In Indonesia!

Friday, December 11, 2015
4:38 pm

Hello everybody! There’s been quite a bit of interesting weather lately in Seattle, and I haven’t been posting much. However, it is not because I have suddenly lost my interest for meteorology. That would be impossible.

It is because I’ve been getting preparing, packing, traveling, and finally settling in Indonesia!

My little brother (he’s 20… not quite so little anymore) has been studying abroad in Bali for this past semester, and my parents decided it would be fun to go to Indonesia and eventually meet up with him before coming back together just in time for Christmas. My mom taught English in Indonesia for one year after she graduated from college, so we thought it would be great to go back so she could revisit both the places and people she got to know so well back in the 70s.

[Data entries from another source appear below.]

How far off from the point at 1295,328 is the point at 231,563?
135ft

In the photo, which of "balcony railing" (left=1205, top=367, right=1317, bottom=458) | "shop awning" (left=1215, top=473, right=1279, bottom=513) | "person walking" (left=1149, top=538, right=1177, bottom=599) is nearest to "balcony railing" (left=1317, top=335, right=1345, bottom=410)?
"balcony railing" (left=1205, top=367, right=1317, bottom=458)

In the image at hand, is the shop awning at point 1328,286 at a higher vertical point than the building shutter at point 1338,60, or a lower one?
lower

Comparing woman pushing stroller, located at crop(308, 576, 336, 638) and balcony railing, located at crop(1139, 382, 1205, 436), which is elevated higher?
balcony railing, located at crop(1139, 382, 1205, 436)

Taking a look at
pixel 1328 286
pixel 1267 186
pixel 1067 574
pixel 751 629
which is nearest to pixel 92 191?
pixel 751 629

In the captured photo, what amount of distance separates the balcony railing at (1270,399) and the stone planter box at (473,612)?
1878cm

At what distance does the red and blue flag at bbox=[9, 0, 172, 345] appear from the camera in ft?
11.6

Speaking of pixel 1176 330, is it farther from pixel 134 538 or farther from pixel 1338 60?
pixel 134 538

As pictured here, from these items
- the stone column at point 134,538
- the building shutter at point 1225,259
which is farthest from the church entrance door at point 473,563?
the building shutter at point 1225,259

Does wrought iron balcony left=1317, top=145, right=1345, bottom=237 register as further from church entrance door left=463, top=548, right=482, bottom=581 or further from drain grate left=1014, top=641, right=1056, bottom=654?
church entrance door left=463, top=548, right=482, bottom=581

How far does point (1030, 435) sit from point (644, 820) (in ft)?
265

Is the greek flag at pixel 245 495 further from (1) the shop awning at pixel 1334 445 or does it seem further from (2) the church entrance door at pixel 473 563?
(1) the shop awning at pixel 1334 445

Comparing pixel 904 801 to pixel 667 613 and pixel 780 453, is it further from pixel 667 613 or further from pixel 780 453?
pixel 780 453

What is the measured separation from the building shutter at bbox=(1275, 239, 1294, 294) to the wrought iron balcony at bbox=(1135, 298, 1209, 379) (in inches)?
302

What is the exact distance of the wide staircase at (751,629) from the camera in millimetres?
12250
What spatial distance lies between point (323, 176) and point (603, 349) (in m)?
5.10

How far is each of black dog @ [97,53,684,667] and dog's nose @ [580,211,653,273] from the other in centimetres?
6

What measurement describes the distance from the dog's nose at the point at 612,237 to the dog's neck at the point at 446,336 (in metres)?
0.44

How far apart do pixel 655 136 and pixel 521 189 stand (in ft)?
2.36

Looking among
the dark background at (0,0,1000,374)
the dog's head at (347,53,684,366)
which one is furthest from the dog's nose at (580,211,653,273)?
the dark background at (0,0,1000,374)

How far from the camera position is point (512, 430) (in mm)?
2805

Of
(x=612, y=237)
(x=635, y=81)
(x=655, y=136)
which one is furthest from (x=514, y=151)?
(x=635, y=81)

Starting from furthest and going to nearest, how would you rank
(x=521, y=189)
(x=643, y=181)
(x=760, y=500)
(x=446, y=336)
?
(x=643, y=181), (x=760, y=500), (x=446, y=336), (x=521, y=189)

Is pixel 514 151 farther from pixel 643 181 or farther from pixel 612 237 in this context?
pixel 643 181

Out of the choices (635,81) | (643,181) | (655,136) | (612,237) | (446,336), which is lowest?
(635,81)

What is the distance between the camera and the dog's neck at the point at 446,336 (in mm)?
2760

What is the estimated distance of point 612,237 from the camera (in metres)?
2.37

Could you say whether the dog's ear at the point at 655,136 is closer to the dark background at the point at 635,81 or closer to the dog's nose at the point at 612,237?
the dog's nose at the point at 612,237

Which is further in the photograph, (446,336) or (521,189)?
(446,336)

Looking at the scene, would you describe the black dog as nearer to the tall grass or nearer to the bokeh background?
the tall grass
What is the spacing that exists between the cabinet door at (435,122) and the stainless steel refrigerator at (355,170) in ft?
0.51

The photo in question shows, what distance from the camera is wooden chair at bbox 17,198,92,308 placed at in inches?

We arrived at Sea-Tac airport around 10 pm on Tuesday, and hopped on a Boeing 747 flight to Taipei at 12:05 am. We didn’t get into Taipei until 4:55 a.m. – a 12 hour and 50 minute flight. On my last transcontinental flight (a trip to Europe with the Garfield Jazz Band), I was lucky enough to automatically be upgraded to business class on the flight home from London to Seattle because they had overbooked coach. Alas, I wasn’t so lucky this time, so I spent nearly 13 hours sitting in the same position. Luckily, there was enough turbulence to make things interesting, both coming out of Seattle and coming into Taipei. We were in the midst of a powerful atmospheric river event at the time with a 150-knot jet stream over the area, which not only added some bumps but slowed our flight across the Pacific. We’re supposed to shave off nearly 3 hours on our return flight from Taipei to Seattle… we’ll see if that happens!

My first impressions of Taipei were that it was more American than America. There were “Merry X-Mas” signs everywhere in the airport. When you walked down one of those long, straight stretches where the gates are located and moving sidewalks are often found, there were two “Merry X-Mas” signs spaced every 10 feet apart for as far as the eye could see. The Taipei airport is huge, and we walked by hundreds and could see hundreds more in the distance. There were also extremely high-end department stores, like Burberry and Gucci. I wanted to buy a Burberry scarf, but after the conversion from New Taiwan Dollars to US,, it cost $536. And I thought those $6 hamburgers at Sea-Tac were expensive!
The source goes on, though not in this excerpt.